Naturespeak A naturalist's view of the world

June 22, 2007

What’s Good for the Goose

Filed under: Uncategorized — wykes @ 9:02 am

  For a select group of Canada Geese in S.E. Michigan, migration season starts in late June.  It starts against the stated wishes of the geese in question and without the use of their wings. These hand picked geese are part of an annual goose round-up at Lake Erie Metropark Golf Course. Thursday was round-up day and I was there to assist in the process.

  You might say I kinda directed the thing, but one does not direct the activities of Canadian Geese.  The Geese are in control and we, as humans, pretend to have mastery over them.  Occasionally we need to inflict our pseudo-dominance because these birds are making a bid to take over our part of the planet.

  A century ago, the largest of the Canada Goose clan, the so-called “Giant” Canada Goose, was a rare feature of the landscape.  These honkers were probably never common, but were considered extinct by the mid twentieth century.  Early records from the Pointe Mouillee Shooting Club – now the Pointe Mouillee Game Area – show that Canada Geese were very small part of the annual take.

  There are at least a dozen different forms of Canada Geese on the planet.  All are basically the same in terms of color (gray brown body, black neck and white chin strap) but extremely variable in terms of neck length and weight.  The smallest form, called the Cackling Canada Goose (say that three times fast) weighs in at a duck-like 3 pounds.  The largest, our Giant Canada, can tip the scales at over 23 pounds. 

  For a long time, even seeing a Giant Canada was considered a report worthy event. Beginning in the 1960’s, extensive protective measures were initiated in order to bring the bird back. The good news is that the breeding and release programs have brought the sub-species back with a vengeance. The bad news is that the breeding and release programs have brought the sub-species back with a vengeance.

  It so happens that these hardy beasts find favor with our cultured landscape. As grazers, they find our golf courses, yards and parks resplendent with their chosen fare.  There are now more Giant Canada Geese than there ever were – ever!  Too much of a good thing is not good, so we have spent the last decade trying to figure out how to put a cap on their numbers.  If you put an “r” after the “c” in the word “cap,” you will identify one of the major problems with this bird. Their fertilizing abilities are nothing short of phenomenal.

  Another problem is that there is a significant part of the population that doesn’t feel the need to migrate south any more.  To them, the traditional “V” in the autumn sky is an old school thing.  They stick around all year.

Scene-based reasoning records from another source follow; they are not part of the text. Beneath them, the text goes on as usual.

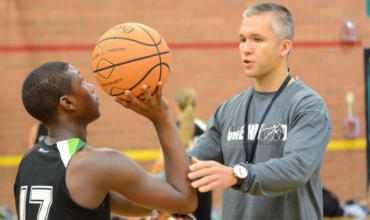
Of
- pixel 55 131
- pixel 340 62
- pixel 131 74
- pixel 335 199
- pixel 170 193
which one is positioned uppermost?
pixel 131 74

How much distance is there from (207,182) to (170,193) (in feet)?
0.68

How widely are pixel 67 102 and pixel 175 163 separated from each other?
0.63 m

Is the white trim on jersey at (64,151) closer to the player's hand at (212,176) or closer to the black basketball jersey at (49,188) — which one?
the black basketball jersey at (49,188)

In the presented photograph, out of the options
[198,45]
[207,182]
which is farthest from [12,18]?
[207,182]

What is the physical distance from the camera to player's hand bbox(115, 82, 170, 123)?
2.76 meters

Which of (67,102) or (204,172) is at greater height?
(67,102)

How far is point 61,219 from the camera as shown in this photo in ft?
8.48

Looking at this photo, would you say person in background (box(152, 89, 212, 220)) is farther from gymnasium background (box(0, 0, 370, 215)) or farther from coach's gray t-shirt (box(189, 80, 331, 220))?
coach's gray t-shirt (box(189, 80, 331, 220))

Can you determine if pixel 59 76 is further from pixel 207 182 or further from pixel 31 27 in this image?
pixel 31 27

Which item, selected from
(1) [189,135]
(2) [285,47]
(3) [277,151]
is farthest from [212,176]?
(1) [189,135]

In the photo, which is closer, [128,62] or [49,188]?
[49,188]

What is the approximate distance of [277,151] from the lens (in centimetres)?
308

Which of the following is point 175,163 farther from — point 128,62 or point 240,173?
point 128,62

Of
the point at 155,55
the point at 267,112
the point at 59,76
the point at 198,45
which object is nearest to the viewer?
the point at 59,76
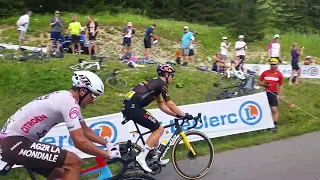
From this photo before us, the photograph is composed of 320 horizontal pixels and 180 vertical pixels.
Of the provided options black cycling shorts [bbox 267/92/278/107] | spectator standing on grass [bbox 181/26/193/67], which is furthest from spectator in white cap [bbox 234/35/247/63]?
black cycling shorts [bbox 267/92/278/107]

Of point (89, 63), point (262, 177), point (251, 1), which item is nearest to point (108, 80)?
point (89, 63)

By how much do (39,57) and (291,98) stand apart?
9128 millimetres

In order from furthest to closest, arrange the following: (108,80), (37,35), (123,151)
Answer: (37,35) < (108,80) < (123,151)

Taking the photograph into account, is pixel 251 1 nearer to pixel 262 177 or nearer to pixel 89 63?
pixel 89 63

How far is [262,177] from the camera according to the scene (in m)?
7.99

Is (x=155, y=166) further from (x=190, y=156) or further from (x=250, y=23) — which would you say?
(x=250, y=23)

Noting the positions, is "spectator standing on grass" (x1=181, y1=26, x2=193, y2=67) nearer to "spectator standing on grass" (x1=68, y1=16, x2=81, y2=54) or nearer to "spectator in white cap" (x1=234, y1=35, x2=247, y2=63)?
"spectator in white cap" (x1=234, y1=35, x2=247, y2=63)

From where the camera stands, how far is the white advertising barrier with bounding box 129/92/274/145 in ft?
34.4

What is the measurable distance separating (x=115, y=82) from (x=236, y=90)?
391cm

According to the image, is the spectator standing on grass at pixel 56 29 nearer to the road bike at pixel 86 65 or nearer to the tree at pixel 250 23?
the road bike at pixel 86 65

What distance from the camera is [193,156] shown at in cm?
823

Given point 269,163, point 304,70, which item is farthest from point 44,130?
point 304,70

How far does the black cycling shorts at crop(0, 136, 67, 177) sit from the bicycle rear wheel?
9101 millimetres

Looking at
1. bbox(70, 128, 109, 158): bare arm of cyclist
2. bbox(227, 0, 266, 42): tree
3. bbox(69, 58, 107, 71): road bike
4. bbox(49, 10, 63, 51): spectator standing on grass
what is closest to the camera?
bbox(70, 128, 109, 158): bare arm of cyclist
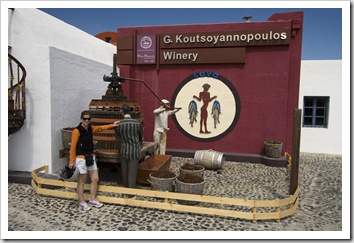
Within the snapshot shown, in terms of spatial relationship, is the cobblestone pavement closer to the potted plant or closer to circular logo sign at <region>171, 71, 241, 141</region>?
the potted plant

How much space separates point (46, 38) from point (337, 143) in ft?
43.4

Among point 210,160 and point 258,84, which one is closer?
point 210,160

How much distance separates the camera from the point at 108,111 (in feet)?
21.4

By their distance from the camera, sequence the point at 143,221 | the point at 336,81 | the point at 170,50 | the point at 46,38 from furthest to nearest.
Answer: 1. the point at 336,81
2. the point at 170,50
3. the point at 46,38
4. the point at 143,221

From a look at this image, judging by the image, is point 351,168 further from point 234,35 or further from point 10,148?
point 10,148

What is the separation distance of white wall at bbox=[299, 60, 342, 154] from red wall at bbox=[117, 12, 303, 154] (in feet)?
11.5

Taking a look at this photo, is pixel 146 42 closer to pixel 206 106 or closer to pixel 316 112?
pixel 206 106

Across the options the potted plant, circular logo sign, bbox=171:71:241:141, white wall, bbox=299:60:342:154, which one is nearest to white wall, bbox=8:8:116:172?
circular logo sign, bbox=171:71:241:141

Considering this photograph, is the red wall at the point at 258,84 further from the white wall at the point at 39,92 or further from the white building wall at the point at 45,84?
the white wall at the point at 39,92

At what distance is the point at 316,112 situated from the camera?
40.4 feet

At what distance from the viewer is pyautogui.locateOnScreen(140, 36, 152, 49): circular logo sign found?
34.1 feet

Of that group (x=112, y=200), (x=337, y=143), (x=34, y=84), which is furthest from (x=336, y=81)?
(x=34, y=84)

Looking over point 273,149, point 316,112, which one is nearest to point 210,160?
point 273,149

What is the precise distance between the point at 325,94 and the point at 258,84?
479cm
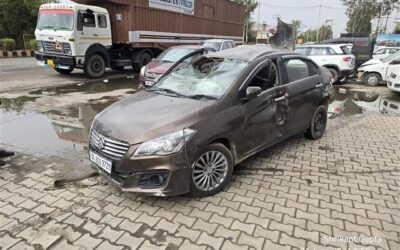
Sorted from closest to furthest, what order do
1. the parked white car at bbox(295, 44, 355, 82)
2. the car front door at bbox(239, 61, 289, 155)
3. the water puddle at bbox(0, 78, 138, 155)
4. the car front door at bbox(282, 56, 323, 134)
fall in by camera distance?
the car front door at bbox(239, 61, 289, 155) → the car front door at bbox(282, 56, 323, 134) → the water puddle at bbox(0, 78, 138, 155) → the parked white car at bbox(295, 44, 355, 82)

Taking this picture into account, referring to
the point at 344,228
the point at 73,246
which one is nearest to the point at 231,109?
the point at 344,228

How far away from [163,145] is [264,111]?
1586 mm

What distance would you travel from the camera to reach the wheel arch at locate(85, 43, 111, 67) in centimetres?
1208

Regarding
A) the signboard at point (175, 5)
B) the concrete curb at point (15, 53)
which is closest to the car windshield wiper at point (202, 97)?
the signboard at point (175, 5)

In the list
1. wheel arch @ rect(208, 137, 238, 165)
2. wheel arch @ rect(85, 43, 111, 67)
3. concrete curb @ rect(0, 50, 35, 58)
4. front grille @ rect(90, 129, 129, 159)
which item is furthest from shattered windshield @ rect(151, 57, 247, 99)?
concrete curb @ rect(0, 50, 35, 58)

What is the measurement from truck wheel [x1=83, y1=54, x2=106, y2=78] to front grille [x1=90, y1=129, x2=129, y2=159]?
963 cm

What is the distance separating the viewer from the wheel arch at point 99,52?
12078 millimetres

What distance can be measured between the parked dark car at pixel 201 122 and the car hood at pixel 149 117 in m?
0.01

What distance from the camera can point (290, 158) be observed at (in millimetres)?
4645

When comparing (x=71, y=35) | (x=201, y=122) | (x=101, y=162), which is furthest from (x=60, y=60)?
(x=201, y=122)

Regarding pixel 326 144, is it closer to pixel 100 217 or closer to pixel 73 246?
pixel 100 217

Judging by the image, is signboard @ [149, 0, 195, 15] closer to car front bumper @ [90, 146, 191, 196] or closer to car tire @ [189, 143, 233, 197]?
car tire @ [189, 143, 233, 197]

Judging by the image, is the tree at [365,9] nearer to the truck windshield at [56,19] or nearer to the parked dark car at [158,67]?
the parked dark car at [158,67]

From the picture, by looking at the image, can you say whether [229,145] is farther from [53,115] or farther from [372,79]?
[372,79]
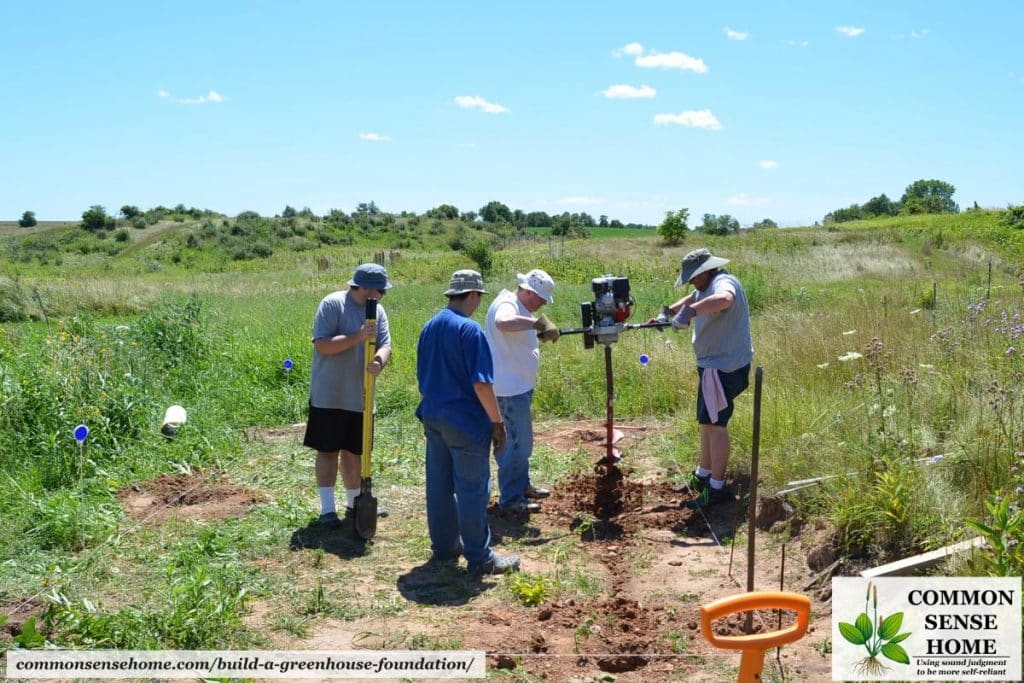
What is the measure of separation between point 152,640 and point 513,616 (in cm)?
171

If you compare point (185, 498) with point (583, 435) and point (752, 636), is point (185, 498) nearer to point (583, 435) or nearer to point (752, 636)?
point (583, 435)

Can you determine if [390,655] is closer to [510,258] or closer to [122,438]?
[122,438]

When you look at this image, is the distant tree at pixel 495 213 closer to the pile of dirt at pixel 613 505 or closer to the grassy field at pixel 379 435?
the grassy field at pixel 379 435

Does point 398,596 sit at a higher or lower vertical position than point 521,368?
lower

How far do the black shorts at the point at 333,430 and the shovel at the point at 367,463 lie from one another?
0.49ft

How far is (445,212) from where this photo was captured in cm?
7806

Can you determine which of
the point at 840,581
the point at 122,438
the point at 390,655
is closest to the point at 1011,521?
the point at 840,581

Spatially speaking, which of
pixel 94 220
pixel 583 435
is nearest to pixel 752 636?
pixel 583 435

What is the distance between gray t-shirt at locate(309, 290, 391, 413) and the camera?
17.6 feet

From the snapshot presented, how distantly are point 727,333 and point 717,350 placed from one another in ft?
0.44

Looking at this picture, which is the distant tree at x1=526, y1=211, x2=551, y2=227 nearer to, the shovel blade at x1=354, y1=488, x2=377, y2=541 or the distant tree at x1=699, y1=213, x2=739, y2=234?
the distant tree at x1=699, y1=213, x2=739, y2=234

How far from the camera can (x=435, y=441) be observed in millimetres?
4926

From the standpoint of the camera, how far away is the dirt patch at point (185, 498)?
5852 mm

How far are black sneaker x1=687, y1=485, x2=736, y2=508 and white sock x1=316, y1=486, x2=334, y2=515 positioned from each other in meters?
2.54
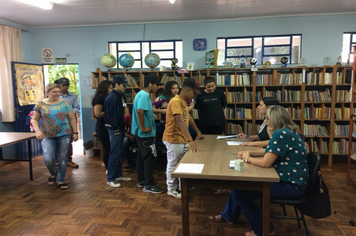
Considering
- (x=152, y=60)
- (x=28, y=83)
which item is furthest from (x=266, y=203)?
(x=28, y=83)

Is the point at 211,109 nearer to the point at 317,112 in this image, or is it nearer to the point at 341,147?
the point at 317,112

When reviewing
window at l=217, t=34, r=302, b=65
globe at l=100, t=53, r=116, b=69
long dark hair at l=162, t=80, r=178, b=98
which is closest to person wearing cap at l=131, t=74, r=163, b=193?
long dark hair at l=162, t=80, r=178, b=98

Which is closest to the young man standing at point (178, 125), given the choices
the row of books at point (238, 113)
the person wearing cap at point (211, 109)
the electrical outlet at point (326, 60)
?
the person wearing cap at point (211, 109)

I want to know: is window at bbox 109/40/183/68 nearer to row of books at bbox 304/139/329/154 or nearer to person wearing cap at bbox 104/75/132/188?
person wearing cap at bbox 104/75/132/188

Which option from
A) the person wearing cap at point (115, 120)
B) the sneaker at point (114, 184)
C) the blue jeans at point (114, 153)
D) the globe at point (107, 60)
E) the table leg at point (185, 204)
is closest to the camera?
the table leg at point (185, 204)

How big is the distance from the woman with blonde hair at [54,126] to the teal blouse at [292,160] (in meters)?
2.86

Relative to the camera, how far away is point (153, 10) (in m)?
4.57

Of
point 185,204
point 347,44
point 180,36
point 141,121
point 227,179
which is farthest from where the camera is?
point 180,36

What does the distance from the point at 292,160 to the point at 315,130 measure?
11.1ft

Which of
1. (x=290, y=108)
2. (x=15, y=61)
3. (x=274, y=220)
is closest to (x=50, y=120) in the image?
(x=15, y=61)

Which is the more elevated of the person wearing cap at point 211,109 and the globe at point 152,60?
the globe at point 152,60

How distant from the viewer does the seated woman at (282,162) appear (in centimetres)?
192

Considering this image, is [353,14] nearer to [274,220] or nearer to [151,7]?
[151,7]

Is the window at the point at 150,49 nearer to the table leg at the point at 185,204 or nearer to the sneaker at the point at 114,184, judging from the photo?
the sneaker at the point at 114,184
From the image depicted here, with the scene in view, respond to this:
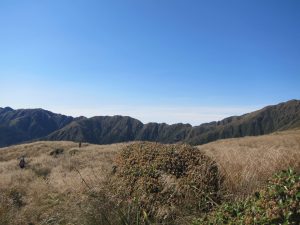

  So, how do you de-goose the landscape? The annual duck & goose hunting season exerts some control over the migratory part of the population.  A special early September and late winter season were started a few years ago in an effort to get at some of the non-migratory ones.  We have used dogs, explosives, barriers, and mystic incantations to control the rest – with mixed success.  Rounding up the birds and transporting them to other areas has proven to be a satisfying, although not terribly effective, means.

  This brings us back to the recent round-up.  Late spring/early summer is the only time this can be done.  The goslings are still flightless and the adults choose this time to molt their flight feathers, so are flightless themselves. I’ve posted a few photos for you to view (here, here, here, and another one here) so I won’t go into detail about the process. 

  In short, the idea is to set up a temporary pen of snow fence next to a pond full of geese.  You drive the geese out of the pond and into the pen using a boat and a whole bunch of screaming people on the shore. Once the geese are in the enclosure, the back section of fence is swung over like a gate and the birds are captive. From there, each bird is transferred into a trailer and transported to various destinations.

  We managed to get 91 birds.  Twelve of them were adult birds and the rest were juveniles ranging in age from yellow downed elementary agers to nearly adult teenagers.  You’ll note in the pictures that the older juveniles have “dirty white” chin patches and clusters of down still clinging to the back of the head.

  For the sake of minimizing the embarrassment factor, I won’t go into how many times it took to maneuver these flocks into the enclosures or how many escaped.  It is a euphemism to simply state that we “transferred” the geese to the trailer.  Grabbing a penned goose can sometimes be a greased pig experience. I can proudly say that I was not bitten nor pooped upon in the process of nabbing at least 45 of the birds.

  A few of the geese did escape the enclosure by rushing the fence and slipping under it. One feisty juvenile did the deed and launched into an all-out sprint.  A running goose can out run a human, so we made no attempt to gather it in.  The last I looked, that bird was still galloping at top speed down the center of the fare way and is still be running for all I know.

  Our birds are now on their way to Kentucky.  I’m sure Blue Grass state will appeal to their grazing needs and provide a chance for them to give some racing tips to the horses.